# Female Tail Types



## Kiara1125

So, if it's possible, may I see pictures? I want to be able to know and see the difference between female betta tail types. I know HM and HMPK, but I want to be able to see the difference between things like deltas and VTs. Can someone please explain to me and show the difference for me?


----------



## trilobite

I made this once apon a time, might help you


----------



## Gallifrey

This should help as well, also covers coloring: http://bubblesandbettas.blogspot.com/p/betta-breeds-tail-types.html


----------



## charislynne

I love the rosetail!


----------



## lilnaugrim

I also explained some females in this thread: http://www.bettafish.com/showthread.php?t=269274&highlight=female+identification


----------



## Kiara1125

lil ninja, you described it perfectly for me. Thank you so much!

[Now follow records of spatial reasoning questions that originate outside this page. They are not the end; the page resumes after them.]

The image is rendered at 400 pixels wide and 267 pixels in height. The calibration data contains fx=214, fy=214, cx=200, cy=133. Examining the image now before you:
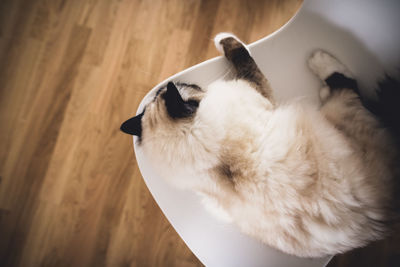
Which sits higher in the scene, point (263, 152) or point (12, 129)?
point (12, 129)

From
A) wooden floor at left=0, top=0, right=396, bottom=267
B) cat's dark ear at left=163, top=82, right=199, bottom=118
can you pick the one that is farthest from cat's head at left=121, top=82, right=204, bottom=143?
wooden floor at left=0, top=0, right=396, bottom=267

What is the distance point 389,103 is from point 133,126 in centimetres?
93

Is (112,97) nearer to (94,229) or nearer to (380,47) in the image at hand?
(94,229)

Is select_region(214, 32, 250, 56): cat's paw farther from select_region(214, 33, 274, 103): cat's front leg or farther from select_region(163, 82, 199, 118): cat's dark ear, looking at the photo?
select_region(163, 82, 199, 118): cat's dark ear

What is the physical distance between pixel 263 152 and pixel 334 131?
0.26m

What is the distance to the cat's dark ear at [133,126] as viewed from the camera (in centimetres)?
84

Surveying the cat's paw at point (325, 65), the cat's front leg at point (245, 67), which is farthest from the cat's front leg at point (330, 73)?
the cat's front leg at point (245, 67)

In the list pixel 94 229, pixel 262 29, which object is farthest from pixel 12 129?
pixel 262 29

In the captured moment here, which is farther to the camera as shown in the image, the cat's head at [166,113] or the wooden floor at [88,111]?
the wooden floor at [88,111]

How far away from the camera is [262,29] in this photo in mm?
1395

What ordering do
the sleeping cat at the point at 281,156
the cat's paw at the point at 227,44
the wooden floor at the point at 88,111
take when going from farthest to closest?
1. the wooden floor at the point at 88,111
2. the cat's paw at the point at 227,44
3. the sleeping cat at the point at 281,156

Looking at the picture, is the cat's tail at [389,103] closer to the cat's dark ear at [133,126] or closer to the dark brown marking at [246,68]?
the dark brown marking at [246,68]

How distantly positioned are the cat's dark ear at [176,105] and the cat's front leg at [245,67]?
0.83ft

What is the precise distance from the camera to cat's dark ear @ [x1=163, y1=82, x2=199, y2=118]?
72 cm
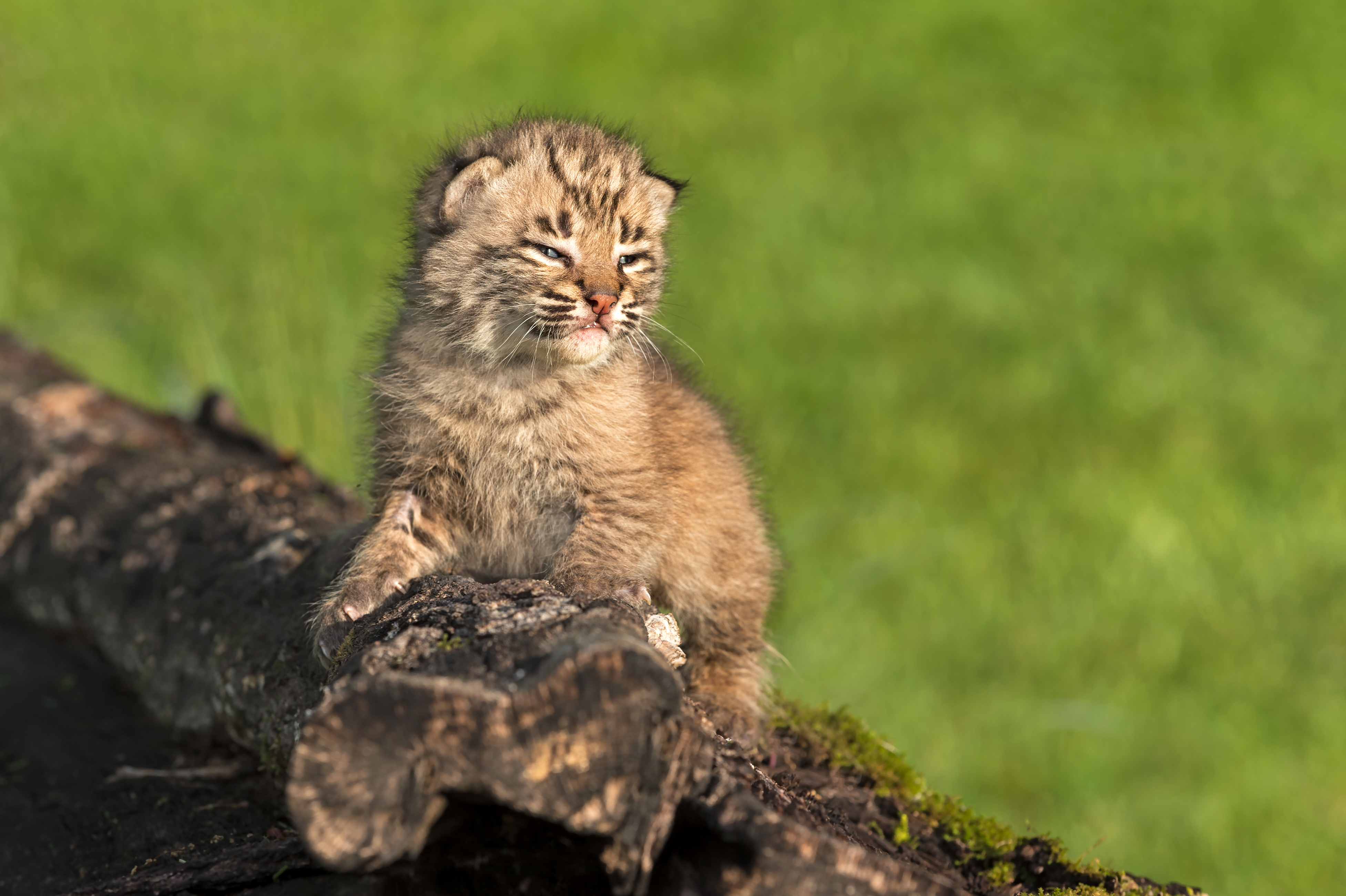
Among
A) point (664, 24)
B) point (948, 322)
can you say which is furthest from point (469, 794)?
point (664, 24)

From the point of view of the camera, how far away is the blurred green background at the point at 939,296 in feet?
25.1

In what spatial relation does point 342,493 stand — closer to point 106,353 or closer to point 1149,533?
point 106,353

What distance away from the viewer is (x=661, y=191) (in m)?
4.60

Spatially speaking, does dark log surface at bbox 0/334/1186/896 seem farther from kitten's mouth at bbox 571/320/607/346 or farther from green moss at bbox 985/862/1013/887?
kitten's mouth at bbox 571/320/607/346

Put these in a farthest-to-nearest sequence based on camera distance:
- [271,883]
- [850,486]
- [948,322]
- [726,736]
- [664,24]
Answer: [664,24], [948,322], [850,486], [726,736], [271,883]

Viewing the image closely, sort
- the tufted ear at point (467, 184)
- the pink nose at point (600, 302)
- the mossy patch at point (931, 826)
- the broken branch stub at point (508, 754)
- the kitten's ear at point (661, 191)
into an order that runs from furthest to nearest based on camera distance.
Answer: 1. the kitten's ear at point (661, 191)
2. the tufted ear at point (467, 184)
3. the pink nose at point (600, 302)
4. the mossy patch at point (931, 826)
5. the broken branch stub at point (508, 754)

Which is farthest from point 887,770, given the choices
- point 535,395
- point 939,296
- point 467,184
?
point 939,296

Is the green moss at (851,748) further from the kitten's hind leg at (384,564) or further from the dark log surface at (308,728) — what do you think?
the kitten's hind leg at (384,564)

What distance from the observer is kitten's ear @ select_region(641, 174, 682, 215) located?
4508 millimetres

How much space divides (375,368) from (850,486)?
17.9ft

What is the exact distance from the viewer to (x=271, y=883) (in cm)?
300

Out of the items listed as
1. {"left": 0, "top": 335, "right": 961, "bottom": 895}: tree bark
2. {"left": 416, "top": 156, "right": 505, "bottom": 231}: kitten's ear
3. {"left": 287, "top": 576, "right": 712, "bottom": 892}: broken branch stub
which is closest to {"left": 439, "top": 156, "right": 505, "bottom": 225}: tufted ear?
{"left": 416, "top": 156, "right": 505, "bottom": 231}: kitten's ear

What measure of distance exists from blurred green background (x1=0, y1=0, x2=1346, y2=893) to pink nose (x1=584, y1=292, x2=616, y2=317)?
91 cm

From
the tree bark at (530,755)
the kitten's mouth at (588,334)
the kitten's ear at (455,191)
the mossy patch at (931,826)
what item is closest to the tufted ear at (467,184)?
the kitten's ear at (455,191)
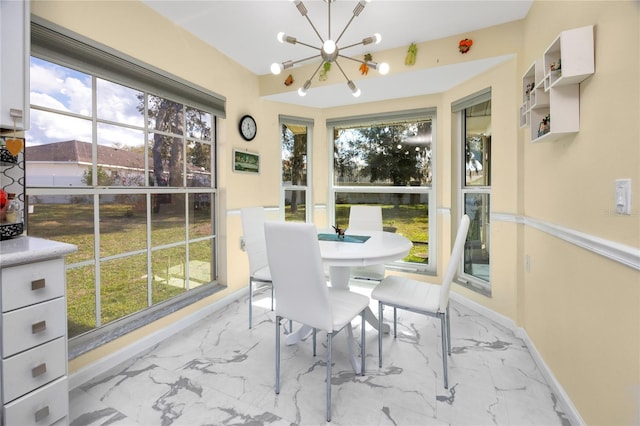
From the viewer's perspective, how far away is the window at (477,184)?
2.89 m

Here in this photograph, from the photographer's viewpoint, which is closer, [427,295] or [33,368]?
[33,368]

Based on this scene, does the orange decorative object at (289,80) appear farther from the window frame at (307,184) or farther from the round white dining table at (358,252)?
the round white dining table at (358,252)

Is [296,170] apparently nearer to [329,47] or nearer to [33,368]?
[329,47]

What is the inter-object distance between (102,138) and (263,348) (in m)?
1.87

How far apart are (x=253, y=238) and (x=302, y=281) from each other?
1284 millimetres

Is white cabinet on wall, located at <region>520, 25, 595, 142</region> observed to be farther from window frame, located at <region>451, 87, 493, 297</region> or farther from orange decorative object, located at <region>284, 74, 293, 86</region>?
orange decorative object, located at <region>284, 74, 293, 86</region>

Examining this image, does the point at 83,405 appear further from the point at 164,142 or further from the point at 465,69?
the point at 465,69

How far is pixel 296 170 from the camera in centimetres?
392

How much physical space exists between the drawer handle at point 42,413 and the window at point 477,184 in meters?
3.14

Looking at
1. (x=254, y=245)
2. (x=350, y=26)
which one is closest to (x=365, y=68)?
(x=350, y=26)

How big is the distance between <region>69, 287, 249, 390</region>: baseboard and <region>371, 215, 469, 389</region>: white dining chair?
1.64 meters

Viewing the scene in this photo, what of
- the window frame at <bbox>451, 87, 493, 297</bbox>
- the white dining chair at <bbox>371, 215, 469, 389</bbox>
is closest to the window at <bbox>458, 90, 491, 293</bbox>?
the window frame at <bbox>451, 87, 493, 297</bbox>

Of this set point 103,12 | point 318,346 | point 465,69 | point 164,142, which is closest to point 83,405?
point 318,346

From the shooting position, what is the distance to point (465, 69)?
269cm
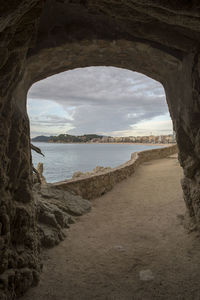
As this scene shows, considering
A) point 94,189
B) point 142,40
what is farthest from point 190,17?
point 94,189

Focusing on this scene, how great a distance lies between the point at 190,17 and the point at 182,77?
58.6 inches

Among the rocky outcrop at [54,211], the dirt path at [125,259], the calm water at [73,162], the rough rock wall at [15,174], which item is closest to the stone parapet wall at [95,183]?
the rocky outcrop at [54,211]

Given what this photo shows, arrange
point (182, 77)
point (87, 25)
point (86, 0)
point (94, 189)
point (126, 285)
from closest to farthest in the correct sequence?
point (86, 0) < point (126, 285) < point (87, 25) < point (182, 77) < point (94, 189)

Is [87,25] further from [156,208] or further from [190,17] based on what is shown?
[156,208]

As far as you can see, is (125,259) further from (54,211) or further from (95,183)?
(95,183)

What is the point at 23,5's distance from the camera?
1676 mm

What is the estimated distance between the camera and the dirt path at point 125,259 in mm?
2777

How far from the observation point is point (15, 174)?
114 inches

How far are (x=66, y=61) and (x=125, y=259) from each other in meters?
3.71

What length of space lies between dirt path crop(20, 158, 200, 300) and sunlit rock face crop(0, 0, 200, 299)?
1.83 feet

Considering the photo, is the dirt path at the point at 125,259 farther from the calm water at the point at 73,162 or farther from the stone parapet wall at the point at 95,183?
the calm water at the point at 73,162

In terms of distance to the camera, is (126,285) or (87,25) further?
(87,25)

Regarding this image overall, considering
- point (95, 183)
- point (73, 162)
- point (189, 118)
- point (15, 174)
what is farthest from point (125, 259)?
point (73, 162)

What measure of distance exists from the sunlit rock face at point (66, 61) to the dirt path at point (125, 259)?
558mm
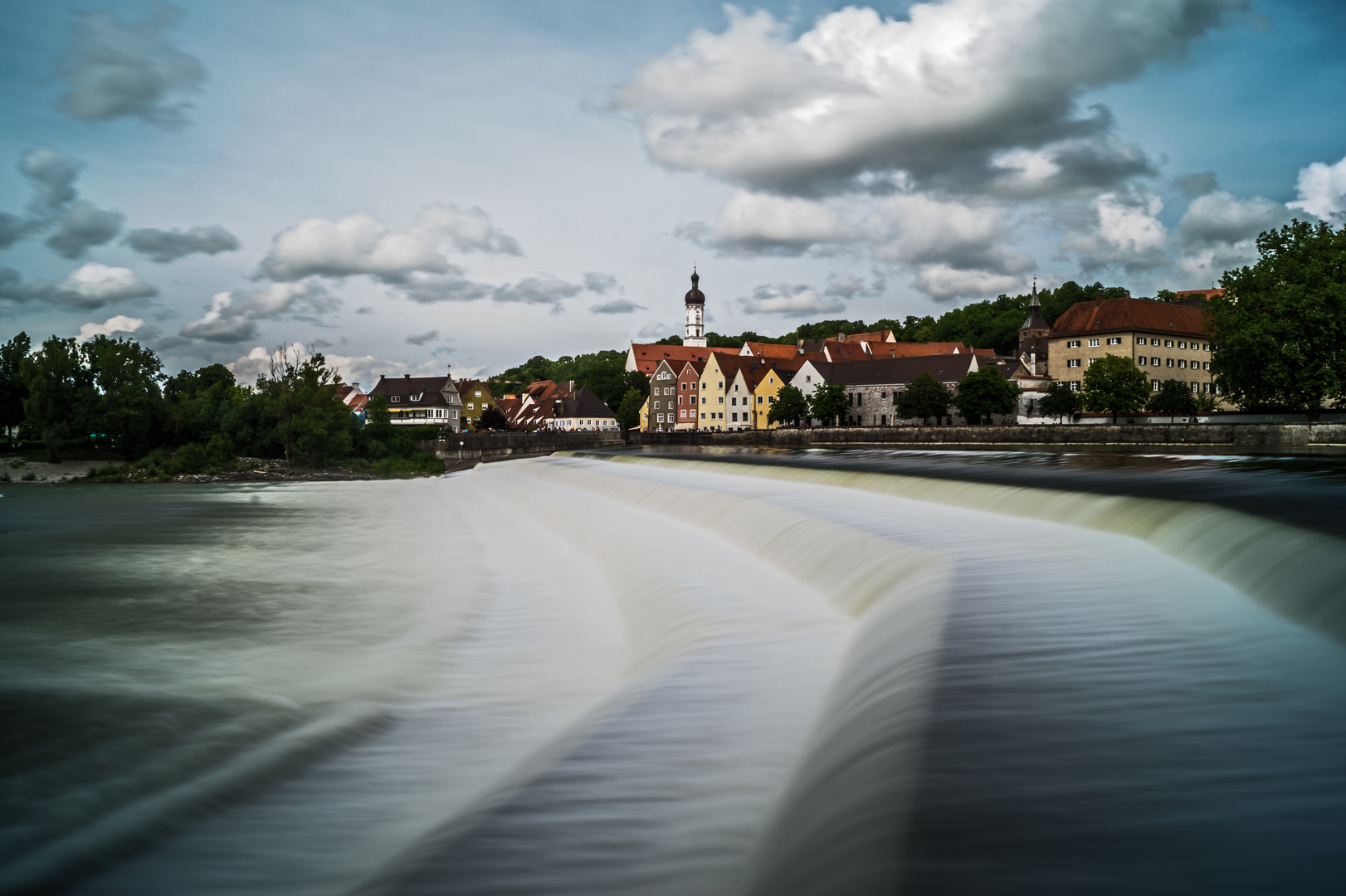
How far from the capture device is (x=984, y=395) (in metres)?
74.3

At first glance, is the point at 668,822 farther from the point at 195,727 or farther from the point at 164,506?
the point at 164,506

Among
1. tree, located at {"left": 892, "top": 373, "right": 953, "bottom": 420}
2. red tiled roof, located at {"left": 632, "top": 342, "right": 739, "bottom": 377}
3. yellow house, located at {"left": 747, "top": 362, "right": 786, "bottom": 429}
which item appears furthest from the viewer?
red tiled roof, located at {"left": 632, "top": 342, "right": 739, "bottom": 377}

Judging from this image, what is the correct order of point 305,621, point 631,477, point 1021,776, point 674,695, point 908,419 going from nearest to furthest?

And nice picture trilobite! That helps too. I was just looking for explanations as well as pictures.


----------



## lilnaugrim

lol, np! Happy to help ^_^ I don't think I covered everything there but the basics should be there, there's more on the second page if you didn't see


----------



## Tree

So do you all think Perch is a VT or a Plakat?


----------



## lilnaugrim

She is definitely veiltail.


----------



## Tree

Sweet! I thought she was a VT. =)


----------



## Hallyx

Two-ray-branching caudal indicates VT. So does pointy dorsal and pointed, triangular anal.

I know there are two-ray traditional Plakats, but.....


----------



## Tree

Ahhh gotcha. =)


----------